• **What is required**:
Output only the lines from the one holding "When comparing (x=1169, y=561)" to the end of the data below, please, copied exactly.
** start of Records shown **
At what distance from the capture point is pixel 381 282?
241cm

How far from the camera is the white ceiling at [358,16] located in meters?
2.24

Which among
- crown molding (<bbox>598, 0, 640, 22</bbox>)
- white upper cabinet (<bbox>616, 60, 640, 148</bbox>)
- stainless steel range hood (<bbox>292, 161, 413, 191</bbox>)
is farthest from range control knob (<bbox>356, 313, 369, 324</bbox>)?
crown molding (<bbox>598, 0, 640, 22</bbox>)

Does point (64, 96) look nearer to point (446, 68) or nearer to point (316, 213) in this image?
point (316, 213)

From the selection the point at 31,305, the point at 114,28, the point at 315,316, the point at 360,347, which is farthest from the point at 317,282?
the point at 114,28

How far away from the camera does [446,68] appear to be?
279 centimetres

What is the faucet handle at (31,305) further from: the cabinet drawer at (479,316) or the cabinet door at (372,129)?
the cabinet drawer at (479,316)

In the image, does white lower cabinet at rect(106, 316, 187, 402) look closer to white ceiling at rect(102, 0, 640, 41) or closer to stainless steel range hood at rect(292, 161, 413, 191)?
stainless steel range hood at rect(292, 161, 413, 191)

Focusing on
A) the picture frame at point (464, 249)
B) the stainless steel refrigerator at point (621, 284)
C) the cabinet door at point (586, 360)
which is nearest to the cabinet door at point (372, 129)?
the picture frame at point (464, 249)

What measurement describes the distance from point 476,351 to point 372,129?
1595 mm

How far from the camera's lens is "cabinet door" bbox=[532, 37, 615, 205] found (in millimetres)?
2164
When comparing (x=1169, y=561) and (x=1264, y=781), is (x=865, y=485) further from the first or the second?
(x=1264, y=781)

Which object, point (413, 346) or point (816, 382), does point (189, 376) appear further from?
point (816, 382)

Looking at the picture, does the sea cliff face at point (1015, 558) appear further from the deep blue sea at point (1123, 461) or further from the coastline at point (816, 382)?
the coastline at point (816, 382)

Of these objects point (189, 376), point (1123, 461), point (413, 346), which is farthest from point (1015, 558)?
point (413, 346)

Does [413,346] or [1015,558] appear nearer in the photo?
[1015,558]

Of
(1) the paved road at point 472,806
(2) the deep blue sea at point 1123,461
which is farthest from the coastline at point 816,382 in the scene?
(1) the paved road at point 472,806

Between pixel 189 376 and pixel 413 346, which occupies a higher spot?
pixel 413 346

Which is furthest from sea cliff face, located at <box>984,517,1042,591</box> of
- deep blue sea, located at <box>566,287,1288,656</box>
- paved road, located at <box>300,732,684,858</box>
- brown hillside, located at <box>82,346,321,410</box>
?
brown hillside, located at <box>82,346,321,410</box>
** end of Records shown **
• **Finished task**:
When comparing (x=1169, y=561) and (x=1264, y=781), is (x=865, y=485) further from the first or the second?
(x=1264, y=781)

Which object, point (413, 346) or point (816, 382), does point (189, 376) appear further from?
point (816, 382)

Looking at the picture, does the sea cliff face at point (1015, 558) appear further from the deep blue sea at point (1123, 461) or further from the coastline at point (816, 382)?
the coastline at point (816, 382)

Of these objects point (189, 376), point (1123, 461), point (413, 346), which is farthest from point (1015, 558)?
point (413, 346)

Does [413,346] or [1015,558] appear nearer in the photo?
[1015,558]

Of
(1) the paved road at point 472,806
(2) the deep blue sea at point 1123,461
which is farthest from the coastline at point 816,382 in the scene?
(1) the paved road at point 472,806

Between pixel 189 376 and pixel 413 346, which occupies a higher spot?
pixel 413 346

Which is furthest from sea cliff face, located at <box>984,517,1042,591</box> of
- deep blue sea, located at <box>566,287,1288,656</box>
- paved road, located at <box>300,732,684,858</box>
- brown hillside, located at <box>82,346,321,410</box>
?
brown hillside, located at <box>82,346,321,410</box>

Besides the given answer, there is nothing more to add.